Listed records:
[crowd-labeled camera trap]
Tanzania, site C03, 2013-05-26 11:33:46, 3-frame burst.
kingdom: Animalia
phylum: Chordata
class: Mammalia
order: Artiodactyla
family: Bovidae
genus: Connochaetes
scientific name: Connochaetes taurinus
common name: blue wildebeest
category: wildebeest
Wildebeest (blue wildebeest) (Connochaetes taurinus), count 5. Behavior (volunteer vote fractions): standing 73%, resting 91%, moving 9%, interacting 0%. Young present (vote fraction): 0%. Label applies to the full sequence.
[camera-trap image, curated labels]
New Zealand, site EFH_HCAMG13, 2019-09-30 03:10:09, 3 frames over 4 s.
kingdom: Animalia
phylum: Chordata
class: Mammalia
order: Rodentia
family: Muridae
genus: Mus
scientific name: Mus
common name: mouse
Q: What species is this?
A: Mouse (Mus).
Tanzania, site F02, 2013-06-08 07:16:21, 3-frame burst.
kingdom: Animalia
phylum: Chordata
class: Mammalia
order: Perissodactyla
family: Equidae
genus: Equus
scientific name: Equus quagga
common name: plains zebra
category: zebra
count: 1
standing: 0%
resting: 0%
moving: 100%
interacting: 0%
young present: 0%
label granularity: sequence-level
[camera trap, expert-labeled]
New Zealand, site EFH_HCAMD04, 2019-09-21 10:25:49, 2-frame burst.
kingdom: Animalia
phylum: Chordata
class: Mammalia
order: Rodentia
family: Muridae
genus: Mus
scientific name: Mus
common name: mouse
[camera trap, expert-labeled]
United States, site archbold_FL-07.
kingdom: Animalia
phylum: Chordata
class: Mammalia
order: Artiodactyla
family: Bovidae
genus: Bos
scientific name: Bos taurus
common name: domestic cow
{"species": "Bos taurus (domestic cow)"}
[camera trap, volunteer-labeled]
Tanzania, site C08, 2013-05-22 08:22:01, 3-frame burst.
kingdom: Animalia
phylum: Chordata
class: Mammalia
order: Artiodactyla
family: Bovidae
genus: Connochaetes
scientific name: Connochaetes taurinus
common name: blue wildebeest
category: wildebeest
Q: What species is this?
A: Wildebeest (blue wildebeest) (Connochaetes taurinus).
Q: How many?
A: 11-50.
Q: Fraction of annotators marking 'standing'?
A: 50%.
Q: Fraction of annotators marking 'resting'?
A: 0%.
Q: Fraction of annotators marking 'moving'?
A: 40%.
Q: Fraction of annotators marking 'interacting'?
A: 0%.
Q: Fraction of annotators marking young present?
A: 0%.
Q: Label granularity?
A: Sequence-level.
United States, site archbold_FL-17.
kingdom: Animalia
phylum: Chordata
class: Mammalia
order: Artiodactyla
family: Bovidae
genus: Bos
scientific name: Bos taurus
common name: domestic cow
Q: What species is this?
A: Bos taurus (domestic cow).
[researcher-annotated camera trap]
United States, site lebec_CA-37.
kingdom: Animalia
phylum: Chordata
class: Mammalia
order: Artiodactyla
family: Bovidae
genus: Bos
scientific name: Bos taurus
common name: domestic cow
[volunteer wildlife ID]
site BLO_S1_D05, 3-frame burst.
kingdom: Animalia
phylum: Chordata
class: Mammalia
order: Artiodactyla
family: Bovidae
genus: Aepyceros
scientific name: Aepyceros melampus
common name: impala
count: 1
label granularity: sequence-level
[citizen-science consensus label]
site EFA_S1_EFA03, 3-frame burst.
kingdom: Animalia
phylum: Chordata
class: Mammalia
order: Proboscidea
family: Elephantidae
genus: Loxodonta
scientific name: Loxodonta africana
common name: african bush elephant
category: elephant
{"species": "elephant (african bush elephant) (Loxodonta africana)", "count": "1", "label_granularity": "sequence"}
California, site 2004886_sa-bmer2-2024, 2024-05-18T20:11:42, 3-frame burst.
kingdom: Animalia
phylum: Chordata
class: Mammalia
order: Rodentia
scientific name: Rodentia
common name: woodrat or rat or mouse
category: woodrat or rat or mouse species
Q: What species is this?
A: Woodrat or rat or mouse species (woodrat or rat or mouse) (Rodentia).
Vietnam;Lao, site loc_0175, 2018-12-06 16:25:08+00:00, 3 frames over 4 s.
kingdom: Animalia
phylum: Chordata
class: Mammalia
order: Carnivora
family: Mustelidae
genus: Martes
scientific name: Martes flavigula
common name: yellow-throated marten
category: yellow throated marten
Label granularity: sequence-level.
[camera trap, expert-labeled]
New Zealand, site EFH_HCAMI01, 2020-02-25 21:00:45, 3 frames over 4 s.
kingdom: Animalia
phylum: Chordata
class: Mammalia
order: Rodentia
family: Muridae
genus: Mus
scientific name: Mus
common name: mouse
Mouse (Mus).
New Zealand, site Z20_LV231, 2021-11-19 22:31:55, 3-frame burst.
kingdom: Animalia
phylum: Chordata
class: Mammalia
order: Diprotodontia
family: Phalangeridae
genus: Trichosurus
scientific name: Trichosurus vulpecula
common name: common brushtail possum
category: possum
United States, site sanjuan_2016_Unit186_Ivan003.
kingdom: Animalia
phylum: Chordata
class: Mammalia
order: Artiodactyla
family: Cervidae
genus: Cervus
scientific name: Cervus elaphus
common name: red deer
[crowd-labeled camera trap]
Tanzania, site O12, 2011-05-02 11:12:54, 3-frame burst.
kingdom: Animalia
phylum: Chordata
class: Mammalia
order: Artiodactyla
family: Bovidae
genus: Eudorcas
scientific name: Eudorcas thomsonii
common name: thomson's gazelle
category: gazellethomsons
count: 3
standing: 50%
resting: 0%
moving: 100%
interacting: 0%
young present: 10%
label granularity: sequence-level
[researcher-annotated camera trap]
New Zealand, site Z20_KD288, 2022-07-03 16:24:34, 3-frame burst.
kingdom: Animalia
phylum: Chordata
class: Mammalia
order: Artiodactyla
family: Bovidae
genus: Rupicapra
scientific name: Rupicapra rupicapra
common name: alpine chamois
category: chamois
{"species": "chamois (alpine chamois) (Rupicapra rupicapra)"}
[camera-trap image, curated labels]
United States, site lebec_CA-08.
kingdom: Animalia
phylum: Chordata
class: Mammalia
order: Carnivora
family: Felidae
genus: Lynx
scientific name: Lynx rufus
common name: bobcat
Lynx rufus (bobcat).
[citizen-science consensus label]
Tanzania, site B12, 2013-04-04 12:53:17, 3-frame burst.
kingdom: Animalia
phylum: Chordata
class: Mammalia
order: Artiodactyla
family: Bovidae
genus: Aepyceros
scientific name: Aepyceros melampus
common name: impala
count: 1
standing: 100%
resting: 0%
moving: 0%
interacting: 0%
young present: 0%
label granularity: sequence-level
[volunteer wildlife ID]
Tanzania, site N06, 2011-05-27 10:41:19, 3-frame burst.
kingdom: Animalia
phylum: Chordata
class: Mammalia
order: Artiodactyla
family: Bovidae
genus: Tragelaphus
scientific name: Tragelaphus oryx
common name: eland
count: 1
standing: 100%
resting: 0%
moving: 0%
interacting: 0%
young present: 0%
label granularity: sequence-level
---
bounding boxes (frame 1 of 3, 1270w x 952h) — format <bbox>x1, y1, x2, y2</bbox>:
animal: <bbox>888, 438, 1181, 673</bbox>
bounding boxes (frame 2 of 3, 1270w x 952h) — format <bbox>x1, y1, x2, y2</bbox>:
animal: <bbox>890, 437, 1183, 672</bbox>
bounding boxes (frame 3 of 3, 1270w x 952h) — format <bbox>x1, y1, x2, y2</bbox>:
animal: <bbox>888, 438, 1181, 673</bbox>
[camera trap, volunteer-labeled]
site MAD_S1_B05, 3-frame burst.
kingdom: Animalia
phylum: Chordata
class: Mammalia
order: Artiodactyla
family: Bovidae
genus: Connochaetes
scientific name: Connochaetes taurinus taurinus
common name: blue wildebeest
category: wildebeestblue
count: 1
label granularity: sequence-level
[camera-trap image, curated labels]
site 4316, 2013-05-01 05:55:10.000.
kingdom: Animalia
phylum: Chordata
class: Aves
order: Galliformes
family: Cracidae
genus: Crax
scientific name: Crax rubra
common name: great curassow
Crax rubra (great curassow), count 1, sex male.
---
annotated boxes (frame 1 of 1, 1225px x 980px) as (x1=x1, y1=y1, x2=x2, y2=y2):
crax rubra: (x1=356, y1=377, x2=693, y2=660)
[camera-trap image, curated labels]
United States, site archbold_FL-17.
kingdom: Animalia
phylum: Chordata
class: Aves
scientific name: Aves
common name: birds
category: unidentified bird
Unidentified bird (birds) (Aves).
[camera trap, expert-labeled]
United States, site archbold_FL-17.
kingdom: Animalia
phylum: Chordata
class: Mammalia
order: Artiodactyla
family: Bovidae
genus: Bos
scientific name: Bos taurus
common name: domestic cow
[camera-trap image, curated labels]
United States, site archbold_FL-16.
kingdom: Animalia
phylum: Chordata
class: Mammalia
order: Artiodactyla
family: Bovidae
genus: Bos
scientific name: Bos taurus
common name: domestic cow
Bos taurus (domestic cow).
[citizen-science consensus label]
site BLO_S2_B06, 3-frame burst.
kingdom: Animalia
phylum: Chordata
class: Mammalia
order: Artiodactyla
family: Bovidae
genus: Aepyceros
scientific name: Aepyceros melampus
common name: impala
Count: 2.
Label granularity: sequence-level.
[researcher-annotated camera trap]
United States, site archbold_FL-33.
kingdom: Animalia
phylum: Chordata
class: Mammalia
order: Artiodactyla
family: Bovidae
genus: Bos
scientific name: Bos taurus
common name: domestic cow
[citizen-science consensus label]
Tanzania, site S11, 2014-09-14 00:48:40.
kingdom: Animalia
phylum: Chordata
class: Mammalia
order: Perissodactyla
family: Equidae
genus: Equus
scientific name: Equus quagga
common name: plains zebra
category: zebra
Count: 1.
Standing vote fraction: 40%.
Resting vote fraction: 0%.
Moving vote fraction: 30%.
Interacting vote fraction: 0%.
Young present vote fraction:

What you need to do:
Within the material above, the line with "2024-05-18T20:11:42, 3-frame burst." opens the range and the line with "category: possum" closes it; reproduce that range word for word.

Answer for this exercise:
California, site 2004886_sa-bmer2-2024, 2024-05-18T20:11:42, 3-frame burst.
kingdom: Animalia
phylum: Chordata
class: Mammalia
order: Rodentia
scientific name: Rodentia
common name: woodrat or rat or mouse
category: woodrat or rat or mouse species
Q: What species is this?
A: Woodrat or rat or mouse species (woodrat or rat or mouse) (Rodentia).
Vietnam;Lao, site loc_0175, 2018-12-06 16:25:08+00:00, 3 frames over 4 s.
kingdom: Animalia
phylum: Chordata
class: Mammalia
order: Carnivora
family: Mustelidae
genus: Martes
scientific name: Martes flavigula
common name: yellow-throated marten
category: yellow throated marten
Label granularity: sequence-level.
[camera trap, expert-labeled]
New Zealand, site EFH_HCAMI01, 2020-02-25 21:00:45, 3 frames over 4 s.
kingdom: Animalia
phylum: Chordata
class: Mammalia
order: Rodentia
family: Muridae
genus: Mus
scientific name: Mus
common name: mouse
Mouse (Mus).
New Zealand, site Z20_LV231, 2021-11-19 22:31:55, 3-frame burst.
kingdom: Animalia
phylum: Chordata
class: Mammalia
order: Diprotodontia
family: Phalangeridae
genus: Trichosurus
scientific name: Trichosurus vulpecula
common name: common brushtail possum
category: possum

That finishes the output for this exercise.